Cuando saqué a colación el artículo, Koch describió a Steyn como un contratista “descontento” al que en realidad había contratado para investigar la presunta prevaricación de un petrolero tailandés que, según dijo, se encontraba en aguas próximas al XLII. Le pregunté por las acusaciones de sicariato. “¿Qué se supone que va a hacer, matar al gobierno tailandés uno por uno?”, respondió Koch secamente. “Admito que a veces me hubiera gustado”, añadió riendo. (Más tarde, un representante de Koch negó “inequívocamente” que hubiera contratado a Steyn, o a cualquier otra persona, para cualquier forma de violencia o represalia). Cuando me puse en contacto con Steyn, dijo que las comunicaciones que compartió con The Financial Times hablaban por sí solas, y describió a Koch como un “individuo peligroso e inestable”. “Nunca me contrató como asesino a sueldo”, dijo Steyn por correo electrónico. Y luego añadió: “Pero si afirma que nunca esperó que yo actuara como tal, miente”.

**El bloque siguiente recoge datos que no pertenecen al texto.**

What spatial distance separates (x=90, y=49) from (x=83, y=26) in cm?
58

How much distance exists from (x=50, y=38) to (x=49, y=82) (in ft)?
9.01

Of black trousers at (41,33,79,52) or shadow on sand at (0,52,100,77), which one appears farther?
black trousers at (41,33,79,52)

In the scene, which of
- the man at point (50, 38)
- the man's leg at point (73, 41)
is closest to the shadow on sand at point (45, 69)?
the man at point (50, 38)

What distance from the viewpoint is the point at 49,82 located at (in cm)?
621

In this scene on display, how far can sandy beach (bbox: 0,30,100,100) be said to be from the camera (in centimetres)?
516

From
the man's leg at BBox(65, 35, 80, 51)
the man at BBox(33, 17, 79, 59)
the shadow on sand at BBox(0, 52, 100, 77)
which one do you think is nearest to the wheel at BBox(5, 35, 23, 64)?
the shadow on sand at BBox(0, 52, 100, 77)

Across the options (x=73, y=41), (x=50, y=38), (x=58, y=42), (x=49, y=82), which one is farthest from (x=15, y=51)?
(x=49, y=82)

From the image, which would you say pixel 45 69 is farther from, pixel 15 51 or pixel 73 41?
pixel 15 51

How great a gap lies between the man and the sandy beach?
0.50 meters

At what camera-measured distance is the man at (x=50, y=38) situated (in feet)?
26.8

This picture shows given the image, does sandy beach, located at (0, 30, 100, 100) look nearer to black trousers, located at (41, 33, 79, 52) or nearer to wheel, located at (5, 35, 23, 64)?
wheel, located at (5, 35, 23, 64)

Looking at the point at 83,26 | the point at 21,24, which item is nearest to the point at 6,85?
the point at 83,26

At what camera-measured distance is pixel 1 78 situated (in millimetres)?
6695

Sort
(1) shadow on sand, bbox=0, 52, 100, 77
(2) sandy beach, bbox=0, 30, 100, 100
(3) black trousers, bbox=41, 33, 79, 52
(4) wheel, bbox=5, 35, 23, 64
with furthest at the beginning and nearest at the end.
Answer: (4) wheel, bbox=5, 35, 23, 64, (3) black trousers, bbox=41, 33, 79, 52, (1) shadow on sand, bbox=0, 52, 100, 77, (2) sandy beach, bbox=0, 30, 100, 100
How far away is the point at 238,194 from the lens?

Koch admitió que su supuesta paranoia “no era inventada”. En ese momento, sin embargo, estaba de muy buen humor. En el punto álgido de la pandemia, él, Romundt y Elwartowski compraron un crucero a precio de ganga, con la intención de anclarlo permanentemente frente a la costa de Panamá; cuando los costos y las regulaciones marítimas hicieron que abandonaran ese plan, internet reaccionó con titulares como “Unos tipos de bitcoin compran un crucero para una cripto utopía, e inmediatamente lo estropean todo”. Minutos antes de mi llegada, Koch me dijo que por fin había resuelto los cabos legales sueltos relacionados con la venta del barco. Al final de la conversación, volvió a insistir en que había pasado una agradable estancia en su dominio submarino. “No pude subir, y mi retrete apesta”, dijo. “Aparte de eso, no tengo motivos para quejarme”.
Poco después del mediodía del viernes 24 de enero, Koch observó atentamente cómo los LED azules de su reloj de cuenta atrás empezaban a parpadear una larga serie de ceros. Levantó los puños en señal de triunfo y soltó un grito a lo Schwarzenegger: “¡Lo hemos conseguido!”. Bombeó un brazo como si acabara de hacer un strike, soltó una carcajada y abrazó a Romundt. Vestido con una camiseta promocional y unos pantalones cortos, se dirigió al nivel superior de la cápsula y dio un espectacular salto desde el lateral, chapoteando en el agua caliente a 5 metros de profundidad.
El récord, cubierto por medios de comunicación de todo el mundo, fue un éxito de relaciones públicas para Ocean Builders. En una ceremonia celebrada en el cercano puerto deportivo, un Koch recién duchado (tuvo que utilizar un cubo y una toallita en su habitación submarina) reconoció que algunas personas podrían considerar lo que hacía su empresa como “solo el capricho de unas pocas personas con demasiado dinero en sus manos”. Pero Ocean Builders sostiene lo contrario. Romundt anunció que la empresa había sido contratada para construir 20 SeaPods ecológicos para rodear una ciudad flotante proyectada en las Maldivas; en la representación, parece una Venecia en Technicolor.
Le pregunté a Koch qué sentía al salir de su cámara tras 120 días. “Fue como despertar”, dijo. “Ahí abajo hay una especie de mundo de ensueño”. Las noches eran a la vez tranquilas y ruidosas, cortesía de criaturas como el camarón pistola, cuyas pinzas crean fuertes chasquidos. “A veces me quedo despierto y me limito a escuchar”, dijo. “El drama darwiniano continúa afuera”. Hizo una pausa. “Estás hablando con un ingeniero”, dijo. “Probablemente tengamos que poner un poeta ahí abajo”.
Esa noche, tras cenar con unos amigos en tierra, Koch tomó un bote de vuelta al SeaPod Alfa. Esta vez, se quedó arriba.